Edita todas las filas siguientes sustituyendo "camera" por "observer" y reprodúcelas sin ningún otro cambio.

» FILAS PROPORCIONADAS
* * * *

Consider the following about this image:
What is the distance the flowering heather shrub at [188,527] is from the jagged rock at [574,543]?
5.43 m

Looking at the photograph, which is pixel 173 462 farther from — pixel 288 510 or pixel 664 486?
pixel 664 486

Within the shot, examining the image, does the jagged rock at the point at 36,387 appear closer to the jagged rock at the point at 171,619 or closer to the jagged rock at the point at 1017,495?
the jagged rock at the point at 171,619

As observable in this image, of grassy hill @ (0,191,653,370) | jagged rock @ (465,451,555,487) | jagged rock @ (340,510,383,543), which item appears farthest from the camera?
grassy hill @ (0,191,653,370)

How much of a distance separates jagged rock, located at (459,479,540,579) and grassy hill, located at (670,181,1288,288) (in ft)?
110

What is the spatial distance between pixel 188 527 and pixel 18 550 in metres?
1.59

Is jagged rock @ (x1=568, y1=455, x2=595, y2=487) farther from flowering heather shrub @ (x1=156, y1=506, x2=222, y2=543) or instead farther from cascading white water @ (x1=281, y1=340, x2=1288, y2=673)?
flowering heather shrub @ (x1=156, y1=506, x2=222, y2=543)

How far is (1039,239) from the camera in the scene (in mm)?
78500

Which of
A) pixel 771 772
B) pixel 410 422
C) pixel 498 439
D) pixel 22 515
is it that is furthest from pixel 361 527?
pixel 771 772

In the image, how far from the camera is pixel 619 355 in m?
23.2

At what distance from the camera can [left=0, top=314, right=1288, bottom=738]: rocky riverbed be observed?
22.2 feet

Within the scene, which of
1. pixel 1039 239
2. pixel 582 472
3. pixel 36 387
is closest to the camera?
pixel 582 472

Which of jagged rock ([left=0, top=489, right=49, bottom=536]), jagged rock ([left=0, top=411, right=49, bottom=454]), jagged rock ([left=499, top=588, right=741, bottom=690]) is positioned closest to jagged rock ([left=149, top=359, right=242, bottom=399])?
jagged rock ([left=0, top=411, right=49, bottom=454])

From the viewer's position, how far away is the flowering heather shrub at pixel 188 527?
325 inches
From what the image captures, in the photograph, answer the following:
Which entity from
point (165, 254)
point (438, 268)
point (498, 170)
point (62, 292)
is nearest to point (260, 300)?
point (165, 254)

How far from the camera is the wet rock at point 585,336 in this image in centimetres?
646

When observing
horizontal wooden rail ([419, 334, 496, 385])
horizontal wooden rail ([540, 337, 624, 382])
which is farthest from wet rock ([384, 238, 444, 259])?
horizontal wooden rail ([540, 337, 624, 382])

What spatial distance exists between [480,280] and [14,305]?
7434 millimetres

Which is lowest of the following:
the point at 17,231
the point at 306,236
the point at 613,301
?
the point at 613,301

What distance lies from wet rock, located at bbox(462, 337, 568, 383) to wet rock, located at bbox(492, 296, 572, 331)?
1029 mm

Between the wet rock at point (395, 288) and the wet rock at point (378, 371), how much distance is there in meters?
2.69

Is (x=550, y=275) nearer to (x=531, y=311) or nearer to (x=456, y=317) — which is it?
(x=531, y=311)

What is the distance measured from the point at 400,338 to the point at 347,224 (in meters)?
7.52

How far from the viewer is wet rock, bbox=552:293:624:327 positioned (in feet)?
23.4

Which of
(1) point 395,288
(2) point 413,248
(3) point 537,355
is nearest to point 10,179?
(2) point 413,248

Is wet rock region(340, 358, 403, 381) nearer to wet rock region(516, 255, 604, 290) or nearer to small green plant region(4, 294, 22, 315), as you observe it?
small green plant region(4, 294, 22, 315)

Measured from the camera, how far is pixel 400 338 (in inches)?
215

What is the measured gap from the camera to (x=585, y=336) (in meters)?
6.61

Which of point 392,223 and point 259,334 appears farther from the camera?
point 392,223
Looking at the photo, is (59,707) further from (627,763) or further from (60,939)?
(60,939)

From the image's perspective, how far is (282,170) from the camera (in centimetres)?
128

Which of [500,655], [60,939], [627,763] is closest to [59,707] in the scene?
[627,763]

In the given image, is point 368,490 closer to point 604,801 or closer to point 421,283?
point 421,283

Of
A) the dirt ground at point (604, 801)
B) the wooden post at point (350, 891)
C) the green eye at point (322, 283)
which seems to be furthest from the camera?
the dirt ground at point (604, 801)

* * * *

» TAREA COMPLETADA
Consider the following about this image:
What is the distance the flowering heather shrub at [188,527] is from the jagged rock at [574,543]?
5.43 m

Looking at the photograph, which is pixel 173 462 farther from — pixel 288 510 or pixel 664 486?
pixel 664 486

Within the shot, examining the image, does the jagged rock at the point at 36,387 appear closer to the jagged rock at the point at 171,619 or closer to the jagged rock at the point at 1017,495?
the jagged rock at the point at 171,619

As observable in this image, of grassy hill @ (0,191,653,370) | jagged rock @ (465,451,555,487) | jagged rock @ (340,510,383,543), which item appears farthest from the observer?
grassy hill @ (0,191,653,370)

How much of a distance separates jagged rock, located at (459,479,540,579) and grassy hill, located at (670,181,1288,288) (in ft)?
110

What is the spatial distance between pixel 188 527 and pixel 18 550 in metres?
1.59

Is jagged rock @ (x1=568, y1=455, x2=595, y2=487) farther from flowering heather shrub @ (x1=156, y1=506, x2=222, y2=543) or instead farther from cascading white water @ (x1=281, y1=340, x2=1288, y2=673)?
flowering heather shrub @ (x1=156, y1=506, x2=222, y2=543)

How far is (1039,239) from the observer in the scene (in mm)?
78500

Which of
A) pixel 771 772
B) pixel 410 422
C) pixel 498 439
D) pixel 22 515
is it that is furthest from pixel 361 527?
pixel 771 772

In the image, how far from the observer is pixel 619 355 in m?
23.2

At what distance from the observer can [left=0, top=314, right=1288, bottom=738]: rocky riverbed be observed?
22.2 feet

Within the scene, which of
1. pixel 1039 239
2. pixel 582 472
3. pixel 36 387
is closest to the observer?
pixel 582 472

Which of jagged rock ([left=0, top=489, right=49, bottom=536]), jagged rock ([left=0, top=411, right=49, bottom=454]), jagged rock ([left=499, top=588, right=741, bottom=690]) is positioned closest to jagged rock ([left=149, top=359, right=242, bottom=399])?
jagged rock ([left=0, top=411, right=49, bottom=454])

From the viewer's position, how far away is the flowering heather shrub at pixel 188 527?
325 inches
From what the image captures, in the photograph, answer the following:
Which entity from
point (165, 254)
point (438, 268)
point (498, 170)
point (62, 292)
is nearest to point (260, 300)?
point (165, 254)

How far from the observer is the wet rock at point 585,336 in this image in centimetres?
646

When observing
horizontal wooden rail ([419, 334, 496, 385])
horizontal wooden rail ([540, 337, 624, 382])
which is farthest from wet rock ([384, 238, 444, 259])?
horizontal wooden rail ([540, 337, 624, 382])

What spatial distance exists between [480,280] and [14,305]?
7434 millimetres

Which is lowest of the following:
the point at 17,231
the point at 306,236
the point at 613,301
?
the point at 613,301

What distance lies from wet rock, located at bbox(462, 337, 568, 383) to wet rock, located at bbox(492, 296, 572, 331)?
1029 mm

Between the wet rock at point (395, 288) and the wet rock at point (378, 371), how much distance is there in meters?
2.69

Is (x=550, y=275) nearer to (x=531, y=311) or nearer to (x=456, y=317) — which is it?
(x=531, y=311)

What is the distance measured from the point at 400,338 to the point at 347,224 (in meters)?
7.52

How far from the viewer is wet rock, bbox=552:293:624:327 positioned (in feet)?
23.4

Which of
(1) point 395,288
(2) point 413,248
(3) point 537,355
is nearest to point 10,179?
(2) point 413,248

Is wet rock region(340, 358, 403, 381) nearer to wet rock region(516, 255, 604, 290) or nearer to small green plant region(4, 294, 22, 315), as you observe it?
small green plant region(4, 294, 22, 315)

Measured from the observer, how far is pixel 400 338 (in inches)?
215

What is the measured gap from the observer to (x=585, y=336) (in meters)?
6.61

Which of point 392,223 and point 259,334 appears farther from the observer?
point 392,223
Looking at the photo, is (59,707) further from (627,763) or further from (60,939)?
(60,939)

From the image's perspective, how far is (282,170) from the observer (in centimetres)?
128

Which of [500,655], [60,939], [627,763] is closest to [59,707] in the scene?
[627,763]

In the given image, is point 368,490 closer to point 604,801 or closer to point 421,283?
point 421,283

Of
A) the dirt ground at point (604, 801)
B) the wooden post at point (350, 891)
C) the green eye at point (322, 283)
which seems to be furthest from the observer?
the dirt ground at point (604, 801)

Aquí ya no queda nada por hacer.